Volstrekt niet, zeg Ik u. Maar als gij u niet bekeert, zult ge allen op een dergelijke manier omkomen.
Of die achttien die gedood werden, doordat de toren bij de Siloam op hen viel: denkt ge dat die alleen schuldig waren onder alle mensen die in Jeruzalem woonden?
Volstrekt niet, zeg Ik u. Maar als gij niet tot bekering komt, zult ge allen op eenzelfde wijze omkomen.'
Hij vertelde nu deze gelijkenis: 'Iemand had een vijgenboom die in zijn wijngaard geplant stond; hij kwam zoeken of er vrucht aan zat, maar vond niets.
Toen zei hij tot de wijngaardenier: Al sinds drie jaar kom ik aan deze vijgenboom vruchten zoeken, maar ik vind er geen. Hak hem om: waartoe put hij nog de grond uit?
Maar de man gaf hem ten antwoord: Heer, laat hem dit jaar nog staan; laat mij eerst de grond er omheen omspitten en er mest op brengen.
Misschien draagt hij het volgend jaar vrucht; zo niet, dan kunt ge hem omhakken.'
GENEZING OP SABBAT VAN EEN VROUW
Eens onderrichtte Hij op sabbat in een van de synagogen,
toen er plotseling een vrouw kwam die bezeten door een geest, achttien jaar lang ziek was; zij was kromgebogen en kon zich in het geheel niet oprichten.

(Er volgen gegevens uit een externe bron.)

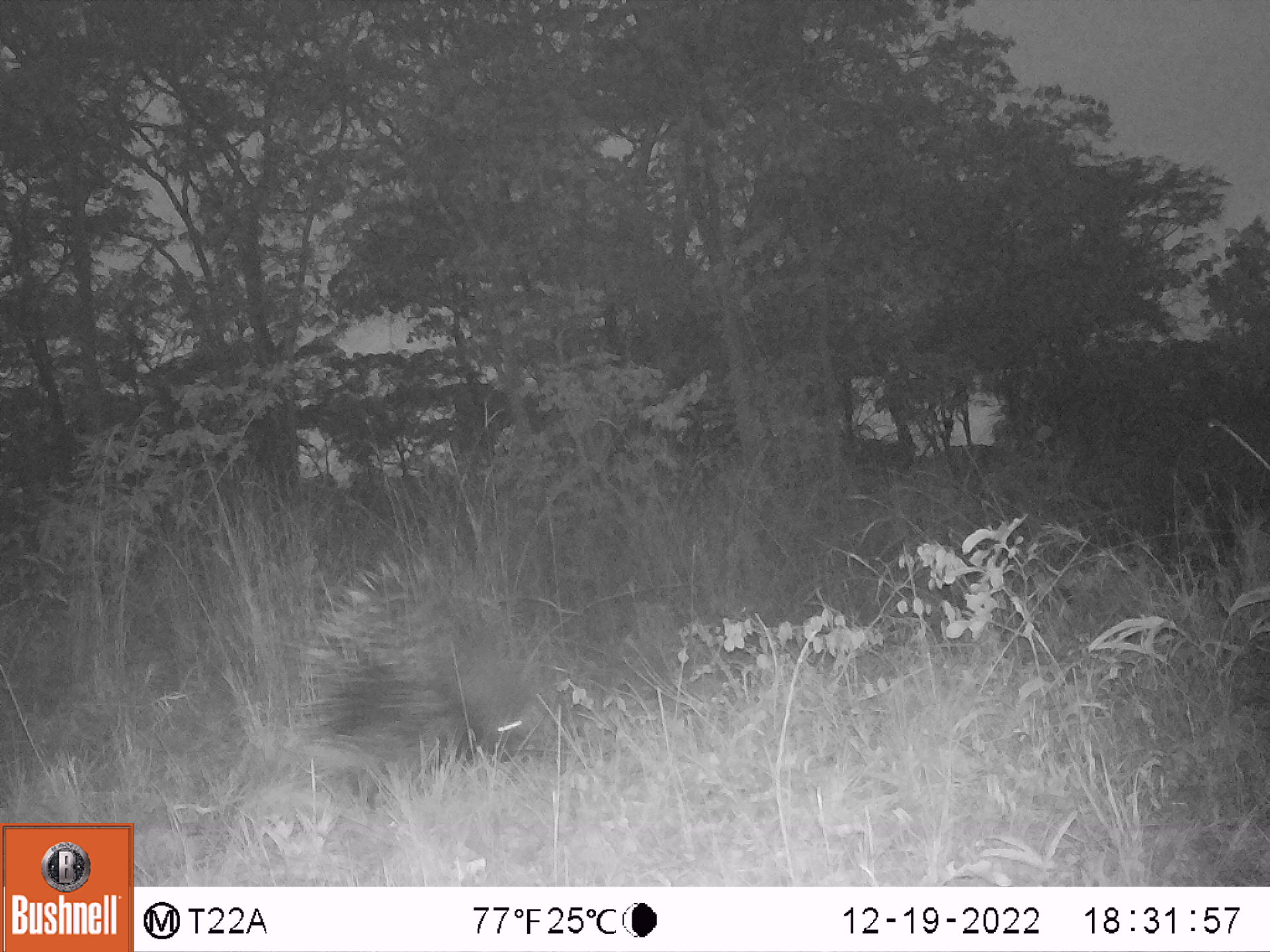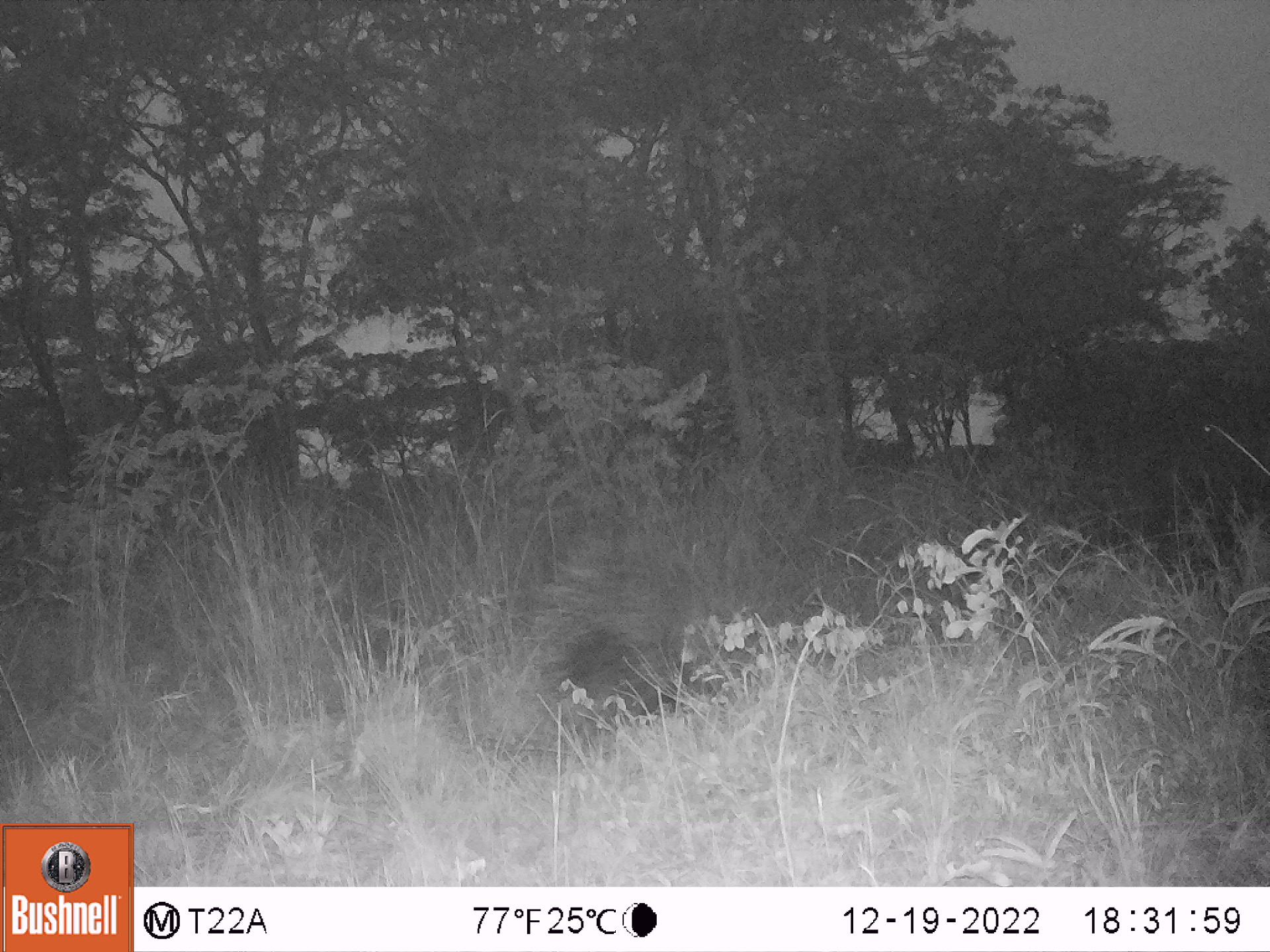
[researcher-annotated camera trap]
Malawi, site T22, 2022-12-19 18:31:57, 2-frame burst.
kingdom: Animalia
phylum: Chordata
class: Mammalia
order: Rodentia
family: Hystricidae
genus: Hystrix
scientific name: Hystrix africaeaustralis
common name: cape porcupine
Cape porcupine (Hystrix africaeaustralis), count 1.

Toen Jezus haar zag, riep Hij haar bij zich en sprak: 'Vrouw, ge zijt van uw ziekte verlost.'
Hij legde haar de handen op en op hetzelfde ogenblik richtte zij zich op en verheerlijkte God.
Geërgerd, omdat Jezus op sabbat genas, nam nu de overste van de synagoge het woord en sprak tot het volk: 'Zes dagen zijn er waarop gewerkt moet worden. Komt u dus op die dagen laten genezen en niet op de sabbatdag.'
Jezus gaf hem ten antwoord: 'Huichelaars! Maakt niet ieder van u op sabbat zijn os of ezel van de voederbak los, om hem naar de drinkplaats te voeren?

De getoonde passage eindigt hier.